Figure 1. Examples of several mathematics-based international programs in the U.S. that have different types of global components.

Next, we plan to introduce carefully selected integrated tools that allow researchers to develop, access, and use models and data. Communities of mathematicians and interdisciplinary scientists—as well as ongoing regular communication channels via online platforms and hands-on field training—will encourage these actions. We therefore hope to create a tailored program that will boost cultural competence and awareness, move students toward higher levels of achievement and self-confidence, and ultimately increase representation in STEM fields.

Given the rapidly changing nature of global health knowledge, we must bring together and train the next generation of data scientists, expert disease modelers, public health emergency responders, and high-quality communicators to meet the needs of modern-day decision-makers. The aforementioned activities and programs have accelerated access to and use of data for public health officials who require local-to-global information to mitigate the social and economic effects of disease threats. Society will not be able to promptly and effectively face subsequent challenges until STEM researchers can proficiently model and forecast public health; address future ecological concerns; and share information in real time to activate governmental, private sector, and public actions in anticipation of both domestic and international threats. David Hilbert, one of the most influential mathematicians of the 19th and 20th centuries, once aptly said that “Mathematics knows no races or geographic boundaries; for mathematics, the cultural world is one country.” With this sentiment in mind, we recognize that the learning process can be tremendously efficient if we make it more active, engaging, and globally diverse.

[1] Leahey, Erin. (2016). From sole investigator to team scientist: Trends in the practice and study of research collaboration. Ann. Rev. Sociol., 42, 81-100.
[2] Morales, D., Paredes, M., Morales-Butler, E.J., Cruz-Aponte, M., Arriola, L., Cevallos, V., …, Mubayi, A. (2019). Data scarcity and ecological complexity: The cutaneous leishmaniasis dynamics in Ecuador. J. Royal Soc. Inter., 16(157), 20190141.
[3] Mubayi, A., Castillo-Chavez, C., Chowell, G., Kribs-Zaleta, C., Siddiqui, N.A., Kumar, N., & Das, P. (2010). Transmission dynamics and underreporting of Kala-azar in the Indian state of Bihar. J. Theor. Biol., 262(1), 77-185.

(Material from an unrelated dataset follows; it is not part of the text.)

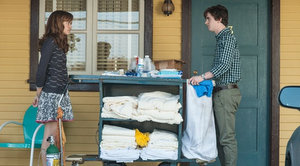 bates motel - presumed innocent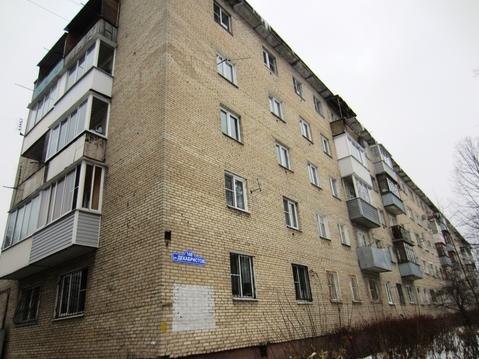 2 х комнатная квартира г Ногинск, ул. Декабристов, 108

[4] Thakur, M.A. (2020). Mathematical modeling of systematic treatment implementation and dynamics of neglected tropical diseases: Case studies of visceral leishmaniasis and soil-transmitted helminths (Doctoral dissertation). Available from Arizona State University Electronic Theses and Dissertations.

Anuj Mubayi is an associate director in PRECISIONheor’s Advanced Modeling Group. He is an applied and computational mathematical scientist with more than 10 years of experience working on modeling problems that are of interest to the public health communities, such as the design and evaluation of cost-effective intervention programs in the healthcare sector.  

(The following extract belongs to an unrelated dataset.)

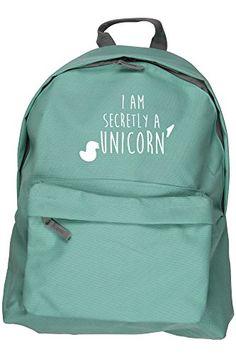 HippoWarehouse I AM SECRETLY A UNICORN backpack ruck sack Dimensions: 31 x 42 x 21 cm Capacity: 18 litres HippoWarehouse http://www.amazon.co.uk/dp/B012CWUFEY/ref=cm_sw_r_pi_dp_Q6y6vb0NTEAC2
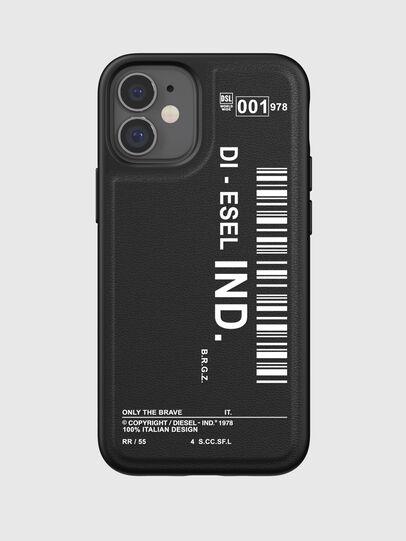 Diesel - 42488, Schwarz - Schutzhüllen - Image 2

  Aditi Ghosh is a tenure-track assistant professor at Texas A&M University-Commerce. Her research interests are in mathematical biology and her critical research work involves projects in hepatology. Ghosh helps prepare undergraduate students for cutting-edge, modeling-based interdisciplinary research projects and model competitions, including the SIMIODE Challenge Using Differential Equations Modeling and COMAP’s international contests in modeling. 

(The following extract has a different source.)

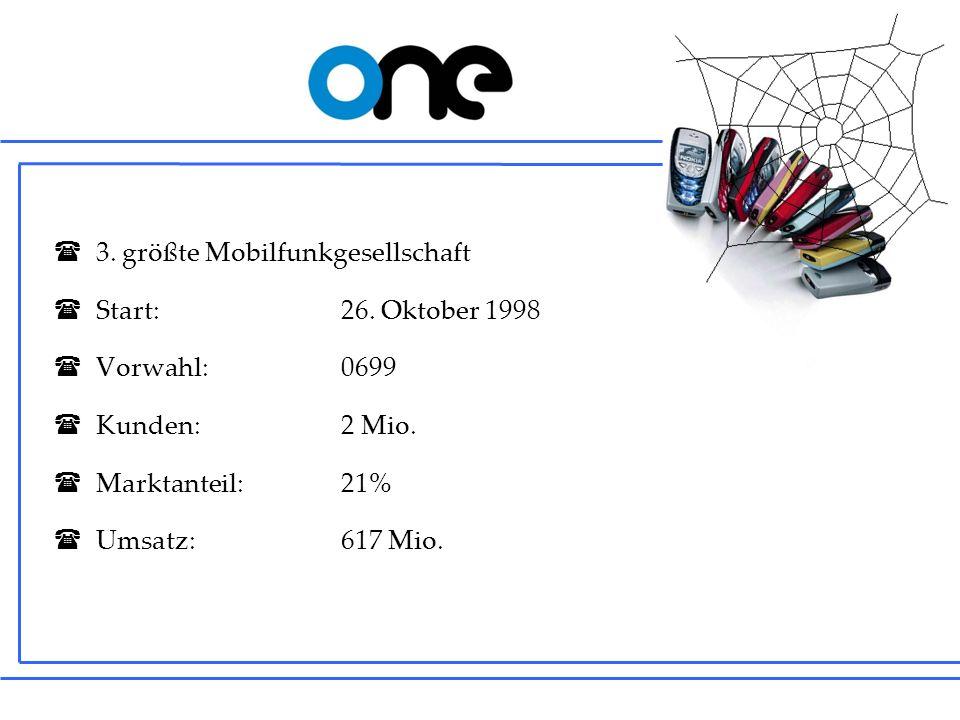 3. größte Mobilfunkgesellschaft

  Madhav Marathe is an endowed Distinguished Professor in Biocomplexity, director of the Network Systems Science and Advanced Computing Division in the Biocomplexity Institute, and a tenured professor of computer science at the University of Virginia. His areas of expertise are network science, artificial intelligence, high-performance computing, computational epidemiology, biological and socially coupled systems, and data analytics.